Politics & Policy

California’s Bleeding . . .

. . . and Krugman comes up lame.

California’s recall election puts Paul Krugman in a tough position. In his New York Times column just three weeks ago, he wrote that “the Golden State is degenerating into a banana republic.” He said it was in “a severe fiscal crisis” and undergoing a “slide into irresponsibility.” But now that Republican front-runner Arnold Schwarzenegger has expressed his own version of some of the same concerns, Krugman has had to change his mind. In his Friday column for the Times, he argued — just three weeks later! — that things in California really aren’t so bad after all.

But first, America’s most dangerous liberal pundit indulged in his usual tactic of argumentation by condescension. Krugman began his column by dismissing Schwarzenegger as “the bodybuilder who would be governor.” Why not the multi-millionaire entrepreneur/investor who would be governor, or even the world-famous actor who would be governor? Or perhaps the holder of a degree in economics who would be governor? The subtext is loud and clear to my ear: Maybe the Princeton Brahmin meant to say “the stupid immigrant who would be governor.”

The condescension continued when Krugman accused Schwarzenegger of lying about the California economy (by being as negative about it as Krugman was three weeks ago). Krugman said Schwarzenegger has “already managed to say a number of things that his advisers must know are true lies.” You see, “his advisers” know — the stupid immigrant doesn’t.

Krugman said it is “pure fantasy” for Schwarzenegger to say “that the state is bleeding jobs because of its ‘hostile environment’ toward business, and that California residents groan under an oppressive tax burden.”

What, then, is Krugman’s vision of the truth about the Golden State?

Krugman claimed, “One look at the numbers tells you that his story is fiction. Since the mid-1990′s California has added jobs considerably faster than the nation as a whole.” So Krugman Truth Squad member Robert Musil took “one look at the numbers” on his Man Without Qualities blog. He wrote,

A simple review of the California unemployment rate since, say, 1983, clearly indicates why Herr Doktorprofessor chose his faux-arbitrary “since the mid-1990′s” base — it is exactly the base that obscures the problematic nature of California employment most, because unemployment had a peak around 1995, and then declined until 2001.
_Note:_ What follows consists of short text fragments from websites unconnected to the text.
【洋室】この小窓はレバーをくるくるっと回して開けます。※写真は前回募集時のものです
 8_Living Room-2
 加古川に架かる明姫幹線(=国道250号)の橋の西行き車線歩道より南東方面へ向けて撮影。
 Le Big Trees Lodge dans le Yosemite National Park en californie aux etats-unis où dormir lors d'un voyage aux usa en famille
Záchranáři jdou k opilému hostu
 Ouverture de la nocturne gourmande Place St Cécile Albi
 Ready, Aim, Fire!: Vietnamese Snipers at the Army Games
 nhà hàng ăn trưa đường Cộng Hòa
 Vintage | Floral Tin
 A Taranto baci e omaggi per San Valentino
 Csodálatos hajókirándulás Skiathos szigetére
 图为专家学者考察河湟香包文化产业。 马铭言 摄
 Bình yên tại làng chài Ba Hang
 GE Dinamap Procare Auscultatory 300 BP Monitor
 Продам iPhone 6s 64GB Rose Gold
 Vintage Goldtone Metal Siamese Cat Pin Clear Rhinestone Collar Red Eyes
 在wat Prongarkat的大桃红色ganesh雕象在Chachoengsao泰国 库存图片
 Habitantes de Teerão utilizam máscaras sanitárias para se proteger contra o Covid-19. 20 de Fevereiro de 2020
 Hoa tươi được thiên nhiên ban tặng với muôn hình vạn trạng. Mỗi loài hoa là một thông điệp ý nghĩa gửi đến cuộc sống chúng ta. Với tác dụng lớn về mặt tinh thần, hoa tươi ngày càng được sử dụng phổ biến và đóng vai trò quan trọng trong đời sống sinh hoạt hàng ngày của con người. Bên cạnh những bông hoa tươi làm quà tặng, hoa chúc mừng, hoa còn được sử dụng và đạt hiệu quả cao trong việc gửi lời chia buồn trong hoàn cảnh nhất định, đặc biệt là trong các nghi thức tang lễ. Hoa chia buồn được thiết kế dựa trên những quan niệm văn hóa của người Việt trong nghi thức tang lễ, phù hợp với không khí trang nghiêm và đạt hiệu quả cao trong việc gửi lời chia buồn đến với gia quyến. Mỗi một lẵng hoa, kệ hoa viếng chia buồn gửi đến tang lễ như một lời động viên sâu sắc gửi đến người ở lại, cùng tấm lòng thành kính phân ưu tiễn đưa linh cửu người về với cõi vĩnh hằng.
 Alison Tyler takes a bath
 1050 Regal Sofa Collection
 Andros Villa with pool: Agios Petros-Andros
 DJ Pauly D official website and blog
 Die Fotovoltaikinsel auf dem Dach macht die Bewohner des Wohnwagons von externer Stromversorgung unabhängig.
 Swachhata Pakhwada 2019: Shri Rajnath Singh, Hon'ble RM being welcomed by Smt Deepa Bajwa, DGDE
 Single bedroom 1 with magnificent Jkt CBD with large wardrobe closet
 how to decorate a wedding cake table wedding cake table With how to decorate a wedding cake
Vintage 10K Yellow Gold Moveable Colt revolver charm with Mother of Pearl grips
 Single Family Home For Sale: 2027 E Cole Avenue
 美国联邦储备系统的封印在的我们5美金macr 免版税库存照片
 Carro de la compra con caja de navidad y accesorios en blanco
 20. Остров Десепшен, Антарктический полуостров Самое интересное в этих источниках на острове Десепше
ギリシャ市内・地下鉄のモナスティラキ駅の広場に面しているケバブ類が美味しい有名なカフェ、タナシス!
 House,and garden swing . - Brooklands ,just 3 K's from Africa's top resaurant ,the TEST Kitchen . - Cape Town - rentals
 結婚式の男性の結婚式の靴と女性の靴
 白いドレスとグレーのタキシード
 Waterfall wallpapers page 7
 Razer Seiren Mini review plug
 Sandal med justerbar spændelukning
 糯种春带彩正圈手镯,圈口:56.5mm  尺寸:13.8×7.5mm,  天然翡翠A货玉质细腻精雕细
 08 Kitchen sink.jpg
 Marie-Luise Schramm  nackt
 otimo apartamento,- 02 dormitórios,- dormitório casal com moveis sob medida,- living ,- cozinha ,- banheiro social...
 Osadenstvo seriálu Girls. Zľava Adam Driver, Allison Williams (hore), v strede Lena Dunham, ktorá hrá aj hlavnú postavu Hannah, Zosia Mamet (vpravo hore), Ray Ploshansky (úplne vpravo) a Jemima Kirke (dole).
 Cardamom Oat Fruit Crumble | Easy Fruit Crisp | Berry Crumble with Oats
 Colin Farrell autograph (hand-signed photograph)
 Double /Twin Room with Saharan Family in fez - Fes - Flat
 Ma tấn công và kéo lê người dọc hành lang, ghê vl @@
When he wants to make declining unemployment look good, Krugman starts in “the mid-1990′s” at its peak. But in his column three weeks ago, when he wanted to minimize the role of California’s state spending in its “severe fiscal crisis,” he used 1989-1990 as his base — the last spending peak. Even then he couldn’t get the math right — he claimed that the 13.4 percent growth in real per capita spending was only 10 percent. I’m still waiting for a correction on that one. But if he’d measured it from “the mid-1990′s” it would have been several multiples of either 13.4 percent or 10 percent.

Whatever head-games Krugman wishes to play by carefully selecting his base period, there’s nothing he can do but deliberately ignore the recent data that proves that California is, indeed, “bleeding jobs.” The Los Angeles Times reported on August 8 that

the state’s employers axed another 21,800 jobs or nearly half the positions lost in the entire nation last month, according to government data released today … The state’s unemployment rate dropped two-tenths of a percentage point to 6.6% in July, but only because more people quit looking for work and dropped out of the labor force … The U.S. unemployment rate was 6.2% in July.

Musil went further when he pointed out that “even during the boom of the 1990′s, the California unemployment rate has been consistently and substantially higher than that of the nation as a whole.” He observed that to ignore these facts, and rely instead on citing only employment growth since “the mid-1990s,” seems “rather fast and loose for someone who characterized making jobs ‘easier to find’ as ‘what matters most’ in the economy” in his Times column just last Tuesday. Musil asked:

Can President Bush tell everyone that they shouldn’t worry about the US unemployment rate because what really matters this week is how many jobs the US has created since the mid 1990′s? If Mr. Bush did that, would his aides start brushing up on the 25th Amendment?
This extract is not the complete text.